Return the line containing "At what distance from the viewer" and all lines after it exactly; stop at the end of the material.

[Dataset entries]
========
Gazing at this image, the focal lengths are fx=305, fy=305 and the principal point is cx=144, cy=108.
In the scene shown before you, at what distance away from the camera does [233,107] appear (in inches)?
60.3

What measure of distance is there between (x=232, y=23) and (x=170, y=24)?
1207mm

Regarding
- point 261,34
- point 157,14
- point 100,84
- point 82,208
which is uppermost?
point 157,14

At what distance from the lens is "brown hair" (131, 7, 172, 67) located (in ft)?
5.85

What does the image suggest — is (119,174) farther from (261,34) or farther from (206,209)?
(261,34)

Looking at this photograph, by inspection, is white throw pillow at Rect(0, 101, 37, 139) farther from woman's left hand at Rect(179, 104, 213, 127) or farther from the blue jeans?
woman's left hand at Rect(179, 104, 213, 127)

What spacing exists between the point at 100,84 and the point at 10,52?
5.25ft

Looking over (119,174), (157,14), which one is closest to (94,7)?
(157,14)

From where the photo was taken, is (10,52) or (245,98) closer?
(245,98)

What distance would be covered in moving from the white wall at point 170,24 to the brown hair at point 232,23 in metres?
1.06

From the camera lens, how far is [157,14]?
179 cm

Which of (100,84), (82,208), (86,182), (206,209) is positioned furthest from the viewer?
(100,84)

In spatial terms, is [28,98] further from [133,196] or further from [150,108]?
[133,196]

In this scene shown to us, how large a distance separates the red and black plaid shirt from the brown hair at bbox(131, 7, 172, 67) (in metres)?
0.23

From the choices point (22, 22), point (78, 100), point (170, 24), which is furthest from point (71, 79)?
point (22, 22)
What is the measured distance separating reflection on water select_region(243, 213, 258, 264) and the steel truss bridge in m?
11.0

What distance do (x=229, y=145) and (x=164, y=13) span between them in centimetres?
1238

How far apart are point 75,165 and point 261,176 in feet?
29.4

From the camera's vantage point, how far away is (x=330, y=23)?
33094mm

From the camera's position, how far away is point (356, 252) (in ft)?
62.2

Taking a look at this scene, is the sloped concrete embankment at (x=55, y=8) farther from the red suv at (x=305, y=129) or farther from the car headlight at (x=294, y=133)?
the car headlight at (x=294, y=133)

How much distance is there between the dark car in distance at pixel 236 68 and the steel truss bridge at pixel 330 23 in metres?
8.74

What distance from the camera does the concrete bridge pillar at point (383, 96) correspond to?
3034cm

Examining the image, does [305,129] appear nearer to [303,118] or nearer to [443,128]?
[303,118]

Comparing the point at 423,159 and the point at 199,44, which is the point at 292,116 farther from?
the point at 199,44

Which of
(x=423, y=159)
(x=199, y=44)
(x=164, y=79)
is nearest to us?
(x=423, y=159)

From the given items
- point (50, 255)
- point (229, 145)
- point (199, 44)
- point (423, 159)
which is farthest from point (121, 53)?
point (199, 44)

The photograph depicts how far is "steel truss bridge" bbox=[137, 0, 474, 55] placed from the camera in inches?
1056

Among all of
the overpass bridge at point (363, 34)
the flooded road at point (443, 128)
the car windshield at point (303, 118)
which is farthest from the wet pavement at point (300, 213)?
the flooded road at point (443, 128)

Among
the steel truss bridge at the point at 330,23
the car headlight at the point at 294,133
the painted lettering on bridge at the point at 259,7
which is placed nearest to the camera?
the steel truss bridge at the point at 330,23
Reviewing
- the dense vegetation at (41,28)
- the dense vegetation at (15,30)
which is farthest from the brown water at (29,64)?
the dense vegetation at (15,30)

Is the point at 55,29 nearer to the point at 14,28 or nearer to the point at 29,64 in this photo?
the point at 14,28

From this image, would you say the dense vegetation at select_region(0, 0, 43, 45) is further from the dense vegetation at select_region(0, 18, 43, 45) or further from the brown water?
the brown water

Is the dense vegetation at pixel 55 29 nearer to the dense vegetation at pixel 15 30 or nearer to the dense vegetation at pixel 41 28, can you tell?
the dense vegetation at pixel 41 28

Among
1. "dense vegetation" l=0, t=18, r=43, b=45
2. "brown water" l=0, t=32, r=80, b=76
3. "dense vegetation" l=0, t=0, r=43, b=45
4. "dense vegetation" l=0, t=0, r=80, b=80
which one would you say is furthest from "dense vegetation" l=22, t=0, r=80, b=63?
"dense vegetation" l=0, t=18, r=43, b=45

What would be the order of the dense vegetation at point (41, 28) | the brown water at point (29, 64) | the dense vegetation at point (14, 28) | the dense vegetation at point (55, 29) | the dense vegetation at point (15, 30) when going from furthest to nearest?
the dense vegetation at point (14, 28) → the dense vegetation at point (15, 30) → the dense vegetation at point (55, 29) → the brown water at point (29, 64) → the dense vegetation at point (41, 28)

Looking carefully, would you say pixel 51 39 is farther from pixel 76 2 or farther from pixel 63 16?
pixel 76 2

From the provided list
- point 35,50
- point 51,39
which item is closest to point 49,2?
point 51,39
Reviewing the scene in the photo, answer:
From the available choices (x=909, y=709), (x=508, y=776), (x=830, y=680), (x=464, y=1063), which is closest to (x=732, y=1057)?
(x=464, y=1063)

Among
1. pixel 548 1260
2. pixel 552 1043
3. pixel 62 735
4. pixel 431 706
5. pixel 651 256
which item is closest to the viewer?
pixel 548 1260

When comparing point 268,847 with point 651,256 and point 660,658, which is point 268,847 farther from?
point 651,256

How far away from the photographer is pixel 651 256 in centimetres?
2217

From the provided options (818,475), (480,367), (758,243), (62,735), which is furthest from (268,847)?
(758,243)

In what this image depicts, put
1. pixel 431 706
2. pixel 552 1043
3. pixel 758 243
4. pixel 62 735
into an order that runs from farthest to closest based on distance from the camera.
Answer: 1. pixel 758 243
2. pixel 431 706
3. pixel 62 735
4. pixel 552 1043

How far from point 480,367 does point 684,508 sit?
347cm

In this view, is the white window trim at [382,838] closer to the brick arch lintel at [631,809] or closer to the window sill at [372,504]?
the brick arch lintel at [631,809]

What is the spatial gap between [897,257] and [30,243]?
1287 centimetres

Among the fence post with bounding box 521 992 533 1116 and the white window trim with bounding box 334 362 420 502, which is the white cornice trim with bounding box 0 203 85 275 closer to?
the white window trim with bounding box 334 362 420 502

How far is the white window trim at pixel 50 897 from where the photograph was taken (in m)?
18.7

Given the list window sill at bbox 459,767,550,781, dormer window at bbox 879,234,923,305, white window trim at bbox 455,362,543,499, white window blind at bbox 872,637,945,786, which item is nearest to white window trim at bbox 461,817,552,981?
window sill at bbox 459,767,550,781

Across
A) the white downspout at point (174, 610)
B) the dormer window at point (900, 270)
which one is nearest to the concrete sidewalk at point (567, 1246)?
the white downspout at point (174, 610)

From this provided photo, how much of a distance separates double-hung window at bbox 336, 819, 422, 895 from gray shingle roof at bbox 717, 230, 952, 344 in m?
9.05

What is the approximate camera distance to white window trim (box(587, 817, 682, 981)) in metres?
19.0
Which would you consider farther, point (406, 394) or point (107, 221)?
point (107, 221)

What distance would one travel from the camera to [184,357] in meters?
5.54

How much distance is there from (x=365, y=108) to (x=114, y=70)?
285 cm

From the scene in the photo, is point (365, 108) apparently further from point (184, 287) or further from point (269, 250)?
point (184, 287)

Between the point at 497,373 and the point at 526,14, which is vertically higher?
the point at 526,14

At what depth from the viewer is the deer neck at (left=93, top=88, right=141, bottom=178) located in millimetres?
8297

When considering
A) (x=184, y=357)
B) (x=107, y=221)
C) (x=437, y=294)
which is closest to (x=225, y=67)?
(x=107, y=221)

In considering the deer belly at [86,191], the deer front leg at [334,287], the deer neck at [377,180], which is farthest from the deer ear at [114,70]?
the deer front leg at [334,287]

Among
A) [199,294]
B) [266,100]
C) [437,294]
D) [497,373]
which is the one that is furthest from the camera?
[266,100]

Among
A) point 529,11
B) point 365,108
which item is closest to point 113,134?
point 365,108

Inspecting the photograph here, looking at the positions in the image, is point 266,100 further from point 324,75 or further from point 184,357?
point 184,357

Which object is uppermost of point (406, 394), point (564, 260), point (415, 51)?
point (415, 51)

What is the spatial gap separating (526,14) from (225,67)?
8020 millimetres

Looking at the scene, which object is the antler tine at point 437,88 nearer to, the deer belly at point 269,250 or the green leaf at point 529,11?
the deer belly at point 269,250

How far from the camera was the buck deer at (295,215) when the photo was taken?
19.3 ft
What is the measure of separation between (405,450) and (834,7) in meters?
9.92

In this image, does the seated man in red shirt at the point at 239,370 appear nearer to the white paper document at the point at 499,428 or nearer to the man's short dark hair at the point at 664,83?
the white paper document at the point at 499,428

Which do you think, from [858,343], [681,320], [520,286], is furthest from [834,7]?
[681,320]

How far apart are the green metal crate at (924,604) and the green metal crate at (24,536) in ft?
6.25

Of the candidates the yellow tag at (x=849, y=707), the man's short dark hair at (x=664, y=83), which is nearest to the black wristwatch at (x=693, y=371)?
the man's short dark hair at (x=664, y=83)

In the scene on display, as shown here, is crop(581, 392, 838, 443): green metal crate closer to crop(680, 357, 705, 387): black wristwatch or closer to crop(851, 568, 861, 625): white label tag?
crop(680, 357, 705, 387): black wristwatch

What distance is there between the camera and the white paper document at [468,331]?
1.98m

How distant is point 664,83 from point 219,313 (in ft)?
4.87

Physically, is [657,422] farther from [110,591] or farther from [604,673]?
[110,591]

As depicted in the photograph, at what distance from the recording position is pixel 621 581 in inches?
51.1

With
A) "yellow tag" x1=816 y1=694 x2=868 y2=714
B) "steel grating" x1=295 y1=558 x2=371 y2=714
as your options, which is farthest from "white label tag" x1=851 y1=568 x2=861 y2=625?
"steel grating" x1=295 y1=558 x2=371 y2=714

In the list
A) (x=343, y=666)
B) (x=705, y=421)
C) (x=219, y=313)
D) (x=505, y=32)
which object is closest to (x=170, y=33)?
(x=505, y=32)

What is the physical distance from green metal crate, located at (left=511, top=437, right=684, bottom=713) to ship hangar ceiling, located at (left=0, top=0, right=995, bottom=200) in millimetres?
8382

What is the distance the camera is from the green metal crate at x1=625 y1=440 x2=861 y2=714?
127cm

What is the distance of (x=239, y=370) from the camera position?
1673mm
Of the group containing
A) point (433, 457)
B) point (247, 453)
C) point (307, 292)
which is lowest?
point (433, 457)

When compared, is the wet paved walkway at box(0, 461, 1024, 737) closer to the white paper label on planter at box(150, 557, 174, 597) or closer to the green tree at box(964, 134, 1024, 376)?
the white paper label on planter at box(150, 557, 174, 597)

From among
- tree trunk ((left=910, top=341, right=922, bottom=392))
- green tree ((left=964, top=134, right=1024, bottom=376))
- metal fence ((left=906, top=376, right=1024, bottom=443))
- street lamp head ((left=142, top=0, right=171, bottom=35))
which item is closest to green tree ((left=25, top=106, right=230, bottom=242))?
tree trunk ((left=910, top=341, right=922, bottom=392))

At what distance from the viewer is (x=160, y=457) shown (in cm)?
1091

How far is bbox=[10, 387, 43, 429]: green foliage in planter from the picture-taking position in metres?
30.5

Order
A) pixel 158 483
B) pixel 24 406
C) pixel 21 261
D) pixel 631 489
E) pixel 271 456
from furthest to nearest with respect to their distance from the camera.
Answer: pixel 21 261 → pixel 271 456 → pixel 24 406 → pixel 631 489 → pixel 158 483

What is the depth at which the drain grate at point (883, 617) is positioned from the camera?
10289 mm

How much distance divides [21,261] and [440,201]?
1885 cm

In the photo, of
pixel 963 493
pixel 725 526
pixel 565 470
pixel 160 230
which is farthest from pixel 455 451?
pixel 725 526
========
EXERCISE RESPONSE:
At what distance from the viewer is (x=160, y=457) shown (in cm)?
1091

How far is bbox=[10, 387, 43, 429]: green foliage in planter from the picture-taking position in metres?
30.5

Order
A) pixel 158 483
B) pixel 24 406
C) pixel 21 261
D) pixel 631 489
E) pixel 271 456
from furthest to nearest with respect to their distance from the camera.
Answer: pixel 21 261 → pixel 271 456 → pixel 24 406 → pixel 631 489 → pixel 158 483

What is the depth at which the drain grate at point (883, 617) is positioned from the camera?
10289 mm

How much distance divides [21,261] and [440,201]?
1885 cm

In the photo, of
pixel 963 493
pixel 725 526
pixel 565 470
pixel 160 230
which is farthest from pixel 455 451?
pixel 725 526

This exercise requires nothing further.